What you describe sounds like a standard ergative-absolutive system.   For
it to be like your terminology suggests, you'd need the following:

(1) The man-ACT. eats pizza-PAT.
(2) The man-ACT. ran.
(3) The man-PAT. appeared yesterday.

Some questions that remain...

(4) The man-? loves the dog-?.
(5) The man-? seems upset to the woman-?.
(6) The man-? cried (on purpose vs. on accident?).

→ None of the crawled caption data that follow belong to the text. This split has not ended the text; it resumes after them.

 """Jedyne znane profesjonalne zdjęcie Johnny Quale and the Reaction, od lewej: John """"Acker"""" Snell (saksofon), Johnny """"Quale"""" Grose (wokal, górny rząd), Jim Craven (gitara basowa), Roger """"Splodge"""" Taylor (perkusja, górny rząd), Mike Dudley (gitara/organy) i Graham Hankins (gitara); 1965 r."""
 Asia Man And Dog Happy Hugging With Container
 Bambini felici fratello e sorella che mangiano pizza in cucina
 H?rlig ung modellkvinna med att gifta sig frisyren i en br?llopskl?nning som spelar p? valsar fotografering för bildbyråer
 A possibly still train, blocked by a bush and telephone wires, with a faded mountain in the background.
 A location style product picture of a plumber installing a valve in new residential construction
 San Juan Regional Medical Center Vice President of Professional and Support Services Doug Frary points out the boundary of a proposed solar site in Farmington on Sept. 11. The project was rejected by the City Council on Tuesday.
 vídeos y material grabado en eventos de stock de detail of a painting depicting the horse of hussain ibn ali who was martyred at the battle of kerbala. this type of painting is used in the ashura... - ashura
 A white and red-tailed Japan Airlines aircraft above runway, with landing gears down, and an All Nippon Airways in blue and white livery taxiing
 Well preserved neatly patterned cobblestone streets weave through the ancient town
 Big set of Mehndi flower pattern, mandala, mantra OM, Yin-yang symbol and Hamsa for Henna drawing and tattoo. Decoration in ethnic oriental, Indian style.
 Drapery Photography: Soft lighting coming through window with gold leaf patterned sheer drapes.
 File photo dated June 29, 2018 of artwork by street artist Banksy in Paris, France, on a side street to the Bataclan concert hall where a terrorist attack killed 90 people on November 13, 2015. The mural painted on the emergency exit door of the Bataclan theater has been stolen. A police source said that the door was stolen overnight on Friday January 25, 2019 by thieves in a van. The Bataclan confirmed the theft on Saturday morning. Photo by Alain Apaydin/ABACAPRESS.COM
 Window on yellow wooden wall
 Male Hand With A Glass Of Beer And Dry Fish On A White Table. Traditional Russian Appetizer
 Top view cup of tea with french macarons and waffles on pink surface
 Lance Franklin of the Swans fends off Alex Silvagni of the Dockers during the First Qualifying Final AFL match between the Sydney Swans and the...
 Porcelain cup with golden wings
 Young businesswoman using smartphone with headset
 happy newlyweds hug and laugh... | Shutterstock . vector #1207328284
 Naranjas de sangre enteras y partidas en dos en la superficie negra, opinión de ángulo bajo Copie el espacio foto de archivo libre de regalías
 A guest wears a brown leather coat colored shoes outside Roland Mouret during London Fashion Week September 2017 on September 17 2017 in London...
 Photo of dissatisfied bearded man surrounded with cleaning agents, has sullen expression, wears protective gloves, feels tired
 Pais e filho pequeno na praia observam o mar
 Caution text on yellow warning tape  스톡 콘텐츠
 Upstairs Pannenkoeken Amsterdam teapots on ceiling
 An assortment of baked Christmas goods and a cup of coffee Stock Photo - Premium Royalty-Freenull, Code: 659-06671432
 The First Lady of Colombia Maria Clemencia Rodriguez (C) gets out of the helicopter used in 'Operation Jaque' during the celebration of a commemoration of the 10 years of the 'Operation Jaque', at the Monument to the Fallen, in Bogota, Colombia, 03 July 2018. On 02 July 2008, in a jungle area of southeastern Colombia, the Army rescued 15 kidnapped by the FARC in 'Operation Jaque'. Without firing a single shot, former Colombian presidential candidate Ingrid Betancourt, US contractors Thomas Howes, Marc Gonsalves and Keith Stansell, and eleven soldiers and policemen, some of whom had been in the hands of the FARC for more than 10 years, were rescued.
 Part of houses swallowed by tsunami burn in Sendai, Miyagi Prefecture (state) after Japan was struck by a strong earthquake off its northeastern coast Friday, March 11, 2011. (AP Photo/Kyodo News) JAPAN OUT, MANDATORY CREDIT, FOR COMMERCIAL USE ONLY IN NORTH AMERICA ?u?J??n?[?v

Also, these can actually be done a number of ways:

(7) I-ACT. asked my father-? for money-?.
(8) I-ACT. gave the man-? a house-?.

I got these last two from an article which can be downloaded
here:

http://ling.ucsd.edu/~djp/ling142/misc/clausetypes.pdf

It details different types of accusative and ergative languages.
But for an active language, let's go to good ol' _Describing
Morphosyntax_...

Page 145 talks about Lakhota.   It sounds like what you're
talking about.   Guaymi as well on page 145 and 146.
Chicasaw, page 148, has a three way system, so it's (without
duplicating the Chicasaw parts):

I-Marker1 act good.   (Volitional.)
I-Marker2 am good.   (Non-volitional.)
I-Marker3 feel good.   (Experiencer.)

So do any of these come close to how your system works?